# Ellie First NAVHDA training session



## Dan_A (Jan 19, 2021)

We had our first training session with the Piedmont NAVHDA chapter this morning. It was held at a game preserve club and there were a ton of dogs and handlers there for a few different disciplines, it was wild to see so many different types of hunting dogs in one area!

Ellie was in super chicken frightened mode with the shotgun shots going off in the background. They were a decent distance away and not really loud at all. She stood around like a statue shaking and wouldn't snap out of it. I was thinking we wont have a nice hobby together of bird hunting! It all changed when it was our turn to run the field. We had 4 quail placed and there were plenty left from the other runs. Ellie spirited up, relaxed her tail, and started going to work. She was a little apprehensive to range all too far, but did a fine job. The lead trainer walked us around explaining that since this was her first real time doing this it was going to just be a fun experience for her. Ellie found 3 quail with a little help in terms of walking around the area where we knew they were around. She sniffed them out, pointed, then we let her flush them. It was nice to see after the flush she went right back to a freeze/point watching the bird fly away rather than chase forever. They commented on how well Ellie listened with whistles and come-along sounds. A few shots were fired on the field over. The first shot she ran back to us afraid. The second time a shot went off she just stopped and looked around, which was a big improvement from her statue petrified stance on the sideline. We feel more exposure and fun experiences like running the field with shots going off in the background will get her used to it.
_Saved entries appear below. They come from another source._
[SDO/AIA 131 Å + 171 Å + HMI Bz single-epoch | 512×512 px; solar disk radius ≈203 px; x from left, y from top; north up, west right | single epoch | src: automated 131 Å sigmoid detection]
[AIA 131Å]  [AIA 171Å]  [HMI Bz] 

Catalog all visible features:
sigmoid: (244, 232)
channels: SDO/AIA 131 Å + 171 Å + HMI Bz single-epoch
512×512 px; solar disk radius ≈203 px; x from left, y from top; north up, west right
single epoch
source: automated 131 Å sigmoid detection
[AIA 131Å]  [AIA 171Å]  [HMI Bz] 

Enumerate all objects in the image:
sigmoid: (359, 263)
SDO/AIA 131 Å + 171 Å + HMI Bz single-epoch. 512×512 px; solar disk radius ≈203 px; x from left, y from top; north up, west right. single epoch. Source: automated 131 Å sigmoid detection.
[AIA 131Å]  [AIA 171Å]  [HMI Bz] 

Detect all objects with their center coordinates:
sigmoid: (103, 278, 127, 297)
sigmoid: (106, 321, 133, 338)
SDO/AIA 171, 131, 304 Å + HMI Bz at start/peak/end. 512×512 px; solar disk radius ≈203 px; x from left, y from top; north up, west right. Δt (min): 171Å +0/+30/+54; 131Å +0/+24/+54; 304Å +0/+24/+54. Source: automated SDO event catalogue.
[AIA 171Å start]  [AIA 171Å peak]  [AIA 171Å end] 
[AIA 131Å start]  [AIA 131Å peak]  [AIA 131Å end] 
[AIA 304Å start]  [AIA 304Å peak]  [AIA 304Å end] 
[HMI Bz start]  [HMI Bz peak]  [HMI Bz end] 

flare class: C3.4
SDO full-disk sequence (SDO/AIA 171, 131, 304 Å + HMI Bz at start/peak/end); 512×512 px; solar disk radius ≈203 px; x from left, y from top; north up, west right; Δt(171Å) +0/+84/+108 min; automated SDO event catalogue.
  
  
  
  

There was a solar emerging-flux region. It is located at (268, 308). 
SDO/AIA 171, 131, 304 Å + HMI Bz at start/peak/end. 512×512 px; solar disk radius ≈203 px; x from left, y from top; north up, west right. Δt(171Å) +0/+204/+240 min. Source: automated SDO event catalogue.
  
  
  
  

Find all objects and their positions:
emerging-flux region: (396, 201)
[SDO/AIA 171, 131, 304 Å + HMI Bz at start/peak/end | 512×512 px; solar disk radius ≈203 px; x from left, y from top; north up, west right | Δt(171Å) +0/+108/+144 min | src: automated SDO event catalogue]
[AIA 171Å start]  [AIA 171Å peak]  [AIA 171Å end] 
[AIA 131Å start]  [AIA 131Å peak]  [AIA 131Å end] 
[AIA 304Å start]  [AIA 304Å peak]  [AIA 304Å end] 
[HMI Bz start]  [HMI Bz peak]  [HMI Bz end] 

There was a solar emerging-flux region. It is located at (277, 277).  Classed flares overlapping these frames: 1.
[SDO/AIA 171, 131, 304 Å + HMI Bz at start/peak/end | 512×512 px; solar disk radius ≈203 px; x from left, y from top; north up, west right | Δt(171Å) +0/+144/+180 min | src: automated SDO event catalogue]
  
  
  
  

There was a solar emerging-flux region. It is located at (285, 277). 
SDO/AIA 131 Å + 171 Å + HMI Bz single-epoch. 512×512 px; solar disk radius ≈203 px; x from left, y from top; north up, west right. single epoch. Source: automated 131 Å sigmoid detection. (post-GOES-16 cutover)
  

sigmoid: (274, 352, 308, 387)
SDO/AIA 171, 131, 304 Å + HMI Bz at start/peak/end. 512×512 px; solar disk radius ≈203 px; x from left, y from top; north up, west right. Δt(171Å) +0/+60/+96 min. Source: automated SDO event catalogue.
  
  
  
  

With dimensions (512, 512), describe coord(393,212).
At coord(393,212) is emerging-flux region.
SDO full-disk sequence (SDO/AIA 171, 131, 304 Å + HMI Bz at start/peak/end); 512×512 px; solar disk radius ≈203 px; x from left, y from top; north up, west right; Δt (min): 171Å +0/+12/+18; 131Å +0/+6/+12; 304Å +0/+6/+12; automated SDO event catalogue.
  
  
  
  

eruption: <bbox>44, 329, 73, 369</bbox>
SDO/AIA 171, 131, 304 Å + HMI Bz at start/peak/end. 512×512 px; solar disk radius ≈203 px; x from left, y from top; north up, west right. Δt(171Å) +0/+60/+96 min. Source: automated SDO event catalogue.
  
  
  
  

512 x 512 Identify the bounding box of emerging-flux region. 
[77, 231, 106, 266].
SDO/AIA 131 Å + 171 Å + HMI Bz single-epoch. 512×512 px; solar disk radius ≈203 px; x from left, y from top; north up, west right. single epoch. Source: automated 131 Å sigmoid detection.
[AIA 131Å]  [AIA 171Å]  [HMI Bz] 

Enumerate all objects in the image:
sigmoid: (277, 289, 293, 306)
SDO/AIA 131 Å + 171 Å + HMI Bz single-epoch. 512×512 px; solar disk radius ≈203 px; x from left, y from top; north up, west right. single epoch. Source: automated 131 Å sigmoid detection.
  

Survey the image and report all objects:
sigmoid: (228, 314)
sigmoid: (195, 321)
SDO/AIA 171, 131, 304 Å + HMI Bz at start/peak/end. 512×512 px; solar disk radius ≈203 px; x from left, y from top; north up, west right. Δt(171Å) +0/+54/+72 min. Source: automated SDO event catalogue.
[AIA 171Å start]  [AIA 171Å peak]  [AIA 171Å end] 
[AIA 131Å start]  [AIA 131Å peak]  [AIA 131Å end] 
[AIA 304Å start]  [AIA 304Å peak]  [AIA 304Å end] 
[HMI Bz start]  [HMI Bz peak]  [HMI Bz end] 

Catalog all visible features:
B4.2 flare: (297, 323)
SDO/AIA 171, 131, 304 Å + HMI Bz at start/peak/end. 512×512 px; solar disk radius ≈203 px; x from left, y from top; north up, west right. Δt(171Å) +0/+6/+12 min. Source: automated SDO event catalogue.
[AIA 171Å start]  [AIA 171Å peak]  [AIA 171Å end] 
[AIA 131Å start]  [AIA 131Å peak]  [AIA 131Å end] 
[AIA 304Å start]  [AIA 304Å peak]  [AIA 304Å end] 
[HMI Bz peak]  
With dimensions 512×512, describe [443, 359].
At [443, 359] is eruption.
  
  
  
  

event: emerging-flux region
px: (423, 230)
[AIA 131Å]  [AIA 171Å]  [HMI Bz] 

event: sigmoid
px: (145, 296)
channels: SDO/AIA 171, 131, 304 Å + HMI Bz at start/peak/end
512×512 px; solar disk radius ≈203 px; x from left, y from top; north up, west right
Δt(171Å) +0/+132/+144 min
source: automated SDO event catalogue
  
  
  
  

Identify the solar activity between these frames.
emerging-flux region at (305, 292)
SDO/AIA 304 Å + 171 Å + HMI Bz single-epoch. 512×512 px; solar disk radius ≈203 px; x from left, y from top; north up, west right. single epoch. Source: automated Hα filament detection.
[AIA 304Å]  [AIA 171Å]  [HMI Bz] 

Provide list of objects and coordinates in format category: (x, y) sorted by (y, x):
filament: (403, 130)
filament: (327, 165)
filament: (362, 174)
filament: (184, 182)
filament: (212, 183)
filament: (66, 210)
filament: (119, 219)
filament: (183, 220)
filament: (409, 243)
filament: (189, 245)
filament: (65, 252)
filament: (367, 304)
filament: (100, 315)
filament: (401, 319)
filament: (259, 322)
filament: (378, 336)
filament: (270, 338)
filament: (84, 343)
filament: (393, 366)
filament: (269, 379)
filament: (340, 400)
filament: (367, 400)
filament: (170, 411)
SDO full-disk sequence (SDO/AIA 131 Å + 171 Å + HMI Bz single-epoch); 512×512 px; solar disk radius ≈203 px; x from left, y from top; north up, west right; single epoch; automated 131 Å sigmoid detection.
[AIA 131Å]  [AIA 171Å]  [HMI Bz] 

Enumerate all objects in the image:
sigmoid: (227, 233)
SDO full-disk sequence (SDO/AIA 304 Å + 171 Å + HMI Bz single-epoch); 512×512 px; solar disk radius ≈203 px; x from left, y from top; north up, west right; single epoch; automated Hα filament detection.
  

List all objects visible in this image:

They also recommended to get a few quail for the yard for Ellie to chase and when she's having a ton of fun pop off a blank pistol to drive home that gun pop sounds equate fun bird times. Also mentioned was the book "Training with Mo", I'm going to look into that also. I do plan to keep on with the training sessions. I really need an excuse to buy an O/U shotgun LOL!


----------



## gunnr (Aug 14, 2009)

Very cool!!! 
Yep, it's a pretty well accepted practice to get them in a field of birds popping like a pan of Jiffy Pop and start with the shotgun going off in the distance, or a small caliber starter pistol in an oven mitt.
Have lots and fun, and start looking for dummy launchers, and quail launchers. They've been kind of hard to come by the past year or two.


----------



## Dan_A (Jan 19, 2021)

We just had Ellie's 2nd NAVHDA training session, we had missed the January session unfortunately. She was still scared even just standing on the side of the field with the other dogs waiting our turn. She was shaking and just looked like she didn't want to be there. Our turn in the field with 4 staged quail, she started to finally loosen up. She finds the quail, gives point, and points when we flush watching the bird fly away. We wanted to use the blank gun if she got into a real heated chase / excited mode. The problem with her pointing on flush, we never had the opportunity. Then again the trainer said we don't want to break that good habit either. A few times she'd show concern for the group of people standing on the side of the field. Seems she is still trying to figure it all out. Her instincts tell her to enjoy it counter to what the rest of her brain is saying. After her session, we went back to the sideline so we can keep her exposed to it all, including shots from a field over. After some time we decided to head home , she was trying to crawl back to the car at this point.

I wish that the club had some of those launchers, maybe that would make it more interesting to her as well. Many times she'll find the bird and it just sits there. She'll boop it with her nose and it will then fly away.

I really hope I can help her snap out of the funk and really enjoy herself like all the other dogs there were! I'm still trying to locally source some live quail so we can practice on our own. I think that is really what is needed, to get her more time on birds and build up that drive where everything else will click into place. Or I have a V just not "into it" and I'll have to use my new shotgun only for clays!


----------



## texasred (Jan 29, 2012)

* I think that is really what is needed, to get her more time on birds and build up that drive where everything else will click into place.*

This exactly what she needs. No pressure, just fun with birds. I wouldn’t even consider using a blank gun, until she’s a lot bolder.


----------